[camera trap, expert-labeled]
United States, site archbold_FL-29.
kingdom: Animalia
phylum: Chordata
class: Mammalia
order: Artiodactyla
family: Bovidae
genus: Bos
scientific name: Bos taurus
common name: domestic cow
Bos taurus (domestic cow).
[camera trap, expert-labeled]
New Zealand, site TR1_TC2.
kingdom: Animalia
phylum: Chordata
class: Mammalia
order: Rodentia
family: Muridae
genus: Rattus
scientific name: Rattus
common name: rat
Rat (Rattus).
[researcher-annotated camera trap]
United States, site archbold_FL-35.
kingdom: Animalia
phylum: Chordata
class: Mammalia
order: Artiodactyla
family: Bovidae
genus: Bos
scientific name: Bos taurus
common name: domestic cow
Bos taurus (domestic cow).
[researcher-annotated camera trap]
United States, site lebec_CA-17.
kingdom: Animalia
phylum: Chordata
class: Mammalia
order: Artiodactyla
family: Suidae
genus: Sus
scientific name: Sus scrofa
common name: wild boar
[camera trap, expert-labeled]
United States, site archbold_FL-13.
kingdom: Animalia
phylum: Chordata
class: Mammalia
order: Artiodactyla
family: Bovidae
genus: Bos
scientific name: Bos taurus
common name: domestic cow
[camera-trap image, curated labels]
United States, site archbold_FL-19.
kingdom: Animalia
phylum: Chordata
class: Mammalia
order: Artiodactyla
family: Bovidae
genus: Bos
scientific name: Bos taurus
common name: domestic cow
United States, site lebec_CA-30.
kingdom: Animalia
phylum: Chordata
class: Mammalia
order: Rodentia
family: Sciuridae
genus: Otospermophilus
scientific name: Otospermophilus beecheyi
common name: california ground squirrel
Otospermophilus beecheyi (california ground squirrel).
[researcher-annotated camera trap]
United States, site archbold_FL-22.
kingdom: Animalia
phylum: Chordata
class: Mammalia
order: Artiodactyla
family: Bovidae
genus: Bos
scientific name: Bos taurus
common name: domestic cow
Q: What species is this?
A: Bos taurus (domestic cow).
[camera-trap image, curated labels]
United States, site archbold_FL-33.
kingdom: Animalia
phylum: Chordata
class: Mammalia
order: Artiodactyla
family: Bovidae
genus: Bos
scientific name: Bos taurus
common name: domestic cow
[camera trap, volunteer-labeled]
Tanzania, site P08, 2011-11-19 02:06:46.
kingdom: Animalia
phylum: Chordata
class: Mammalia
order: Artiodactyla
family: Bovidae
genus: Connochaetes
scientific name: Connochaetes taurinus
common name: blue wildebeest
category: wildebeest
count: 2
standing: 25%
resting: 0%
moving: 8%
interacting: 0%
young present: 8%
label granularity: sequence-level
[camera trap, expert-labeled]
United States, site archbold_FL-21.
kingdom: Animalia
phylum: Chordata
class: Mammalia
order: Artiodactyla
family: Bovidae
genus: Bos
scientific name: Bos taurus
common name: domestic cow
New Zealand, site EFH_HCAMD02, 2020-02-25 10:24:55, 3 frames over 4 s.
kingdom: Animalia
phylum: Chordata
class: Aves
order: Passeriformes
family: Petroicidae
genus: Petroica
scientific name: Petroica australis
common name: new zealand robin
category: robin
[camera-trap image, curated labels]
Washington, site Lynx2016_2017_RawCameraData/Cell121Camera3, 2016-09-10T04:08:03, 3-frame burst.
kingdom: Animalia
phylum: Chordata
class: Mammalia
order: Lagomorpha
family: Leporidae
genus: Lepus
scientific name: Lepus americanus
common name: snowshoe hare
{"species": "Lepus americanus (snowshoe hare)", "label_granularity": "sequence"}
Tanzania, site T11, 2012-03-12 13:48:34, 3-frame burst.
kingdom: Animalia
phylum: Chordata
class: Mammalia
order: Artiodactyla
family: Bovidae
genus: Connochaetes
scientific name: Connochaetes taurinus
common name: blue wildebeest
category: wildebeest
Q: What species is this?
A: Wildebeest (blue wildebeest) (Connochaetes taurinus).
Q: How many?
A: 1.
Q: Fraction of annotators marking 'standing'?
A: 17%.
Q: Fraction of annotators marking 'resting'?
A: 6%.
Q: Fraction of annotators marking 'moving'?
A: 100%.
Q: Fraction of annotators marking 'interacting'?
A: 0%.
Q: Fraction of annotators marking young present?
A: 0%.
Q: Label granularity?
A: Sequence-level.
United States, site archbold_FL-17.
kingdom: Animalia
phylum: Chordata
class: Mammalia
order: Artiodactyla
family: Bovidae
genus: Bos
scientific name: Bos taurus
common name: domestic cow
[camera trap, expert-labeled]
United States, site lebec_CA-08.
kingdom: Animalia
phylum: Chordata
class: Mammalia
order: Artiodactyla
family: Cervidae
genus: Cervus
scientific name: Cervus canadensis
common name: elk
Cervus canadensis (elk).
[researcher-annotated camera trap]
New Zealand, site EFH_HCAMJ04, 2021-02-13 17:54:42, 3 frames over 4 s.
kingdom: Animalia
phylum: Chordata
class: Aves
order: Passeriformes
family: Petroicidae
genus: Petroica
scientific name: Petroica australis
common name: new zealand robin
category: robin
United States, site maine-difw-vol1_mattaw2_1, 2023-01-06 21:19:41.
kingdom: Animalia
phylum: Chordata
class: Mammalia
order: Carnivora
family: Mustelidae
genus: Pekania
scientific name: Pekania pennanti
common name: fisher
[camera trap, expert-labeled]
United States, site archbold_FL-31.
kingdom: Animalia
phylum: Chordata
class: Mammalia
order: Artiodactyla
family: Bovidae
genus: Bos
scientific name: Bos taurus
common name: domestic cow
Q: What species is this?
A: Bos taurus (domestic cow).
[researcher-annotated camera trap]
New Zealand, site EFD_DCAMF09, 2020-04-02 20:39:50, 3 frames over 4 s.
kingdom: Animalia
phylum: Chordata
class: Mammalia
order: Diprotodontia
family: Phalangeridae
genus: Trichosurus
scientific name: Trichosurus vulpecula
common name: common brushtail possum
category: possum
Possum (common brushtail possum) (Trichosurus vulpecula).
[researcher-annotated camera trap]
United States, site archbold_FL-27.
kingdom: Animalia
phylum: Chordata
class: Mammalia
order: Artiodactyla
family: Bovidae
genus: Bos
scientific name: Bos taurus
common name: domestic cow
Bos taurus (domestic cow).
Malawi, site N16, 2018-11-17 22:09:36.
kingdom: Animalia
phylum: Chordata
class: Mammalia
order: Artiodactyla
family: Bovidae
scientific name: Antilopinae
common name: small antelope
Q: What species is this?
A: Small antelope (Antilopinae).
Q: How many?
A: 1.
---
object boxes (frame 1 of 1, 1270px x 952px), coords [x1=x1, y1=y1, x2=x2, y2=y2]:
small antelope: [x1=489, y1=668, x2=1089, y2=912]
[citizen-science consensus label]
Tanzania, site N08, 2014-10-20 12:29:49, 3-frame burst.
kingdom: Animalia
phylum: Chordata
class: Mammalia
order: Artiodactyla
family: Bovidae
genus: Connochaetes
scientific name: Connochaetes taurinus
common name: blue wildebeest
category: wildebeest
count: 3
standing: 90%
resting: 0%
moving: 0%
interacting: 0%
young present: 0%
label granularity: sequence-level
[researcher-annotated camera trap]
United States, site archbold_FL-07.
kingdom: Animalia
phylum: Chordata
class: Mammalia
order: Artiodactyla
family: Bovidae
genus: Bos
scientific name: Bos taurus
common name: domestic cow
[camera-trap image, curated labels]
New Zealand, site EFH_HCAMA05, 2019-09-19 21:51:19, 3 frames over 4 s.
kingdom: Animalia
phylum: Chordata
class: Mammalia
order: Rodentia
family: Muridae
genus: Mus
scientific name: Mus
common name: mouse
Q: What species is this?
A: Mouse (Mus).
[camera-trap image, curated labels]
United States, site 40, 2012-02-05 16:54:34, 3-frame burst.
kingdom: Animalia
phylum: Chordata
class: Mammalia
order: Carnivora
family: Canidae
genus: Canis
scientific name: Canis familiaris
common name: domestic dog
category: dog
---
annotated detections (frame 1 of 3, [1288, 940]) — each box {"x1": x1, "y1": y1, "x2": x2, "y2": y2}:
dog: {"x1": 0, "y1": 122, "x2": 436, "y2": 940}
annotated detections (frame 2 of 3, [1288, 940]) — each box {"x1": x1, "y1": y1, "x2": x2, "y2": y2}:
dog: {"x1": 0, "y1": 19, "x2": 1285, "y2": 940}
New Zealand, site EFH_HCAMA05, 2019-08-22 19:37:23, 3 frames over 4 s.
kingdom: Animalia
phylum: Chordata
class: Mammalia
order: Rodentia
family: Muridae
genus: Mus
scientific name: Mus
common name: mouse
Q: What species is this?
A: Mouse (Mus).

Exercise: Wherever the string "annotators" appears in the entries above, return the line it appears on.

Response area:
Q: Fraction of annotators marking 'standing'?
Q: Fraction of annotators marking 'resting'?
Q: Fraction of annotators marking 'moving'?
Q: Fraction of annotators marking 'interacting'?
Q: Fraction of annotators marking young present?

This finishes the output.